Sea of Thieves hits Steam, and its top-sellers list

Sea of Thieves is having a modestly successful jump to Steam, two years after its original launch

Rare’s take on pirate games, Sea of Thieves, is now available on Steam. The game’s been available since its launch in 2018 on PC via the Windows Store, but now you can enjoy piracy on a platform that’s less prone to nightmarish breakdowns. The launch hasn’t been a record-breaker in the early goings, but it seems there’s a solid base of players waiting to try out Sea of Thieves.

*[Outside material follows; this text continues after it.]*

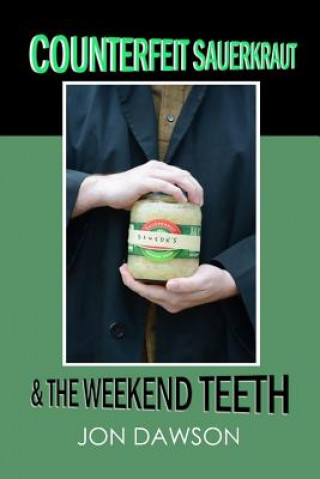 Książka Counterfeit Sauerkraut & The Weekend Teeth Jon Dawson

Sea of Thieves is currently at the top of the ‘top selling’ list on Steam – most new releases of any notability get there – and has a slowly rising concurrent player count, currently peaked at 10,867, as SteamDB shows. That compares favorably to other Xbox-branded multiplayer games on Steam, like Gears 5 – which hit an all-time player peak of 10,196 players at launch.

The difference is that Gears 5 launched on day one alongside its other versions – Sea of Thieves hits Steam over two years after its other counterparts. (Though given the player counts the Halo re-releases have drawn in, maybe people just want old games more.) Sea of Thieves still uses Xbox Live for account services, even through Steam, so you get full cross-play with users on both Xbox One and the Windows Store.

Microsoft’s never provided concurrent player count details similar to those we get from Steam, but we know the Sea of Thieves has logged over 10 million players in total since launch, so the Steam counts are not nearly the full number of players at any given time.

Microsoft’s gaming division has become increasingly open to launching first-party titles on Valve’s platform – recent releases from Gears 5 and Halo: The Master Chief Collection to Ori and the Will of the Wisps have hit Steam alongside their Windows Store counterparts.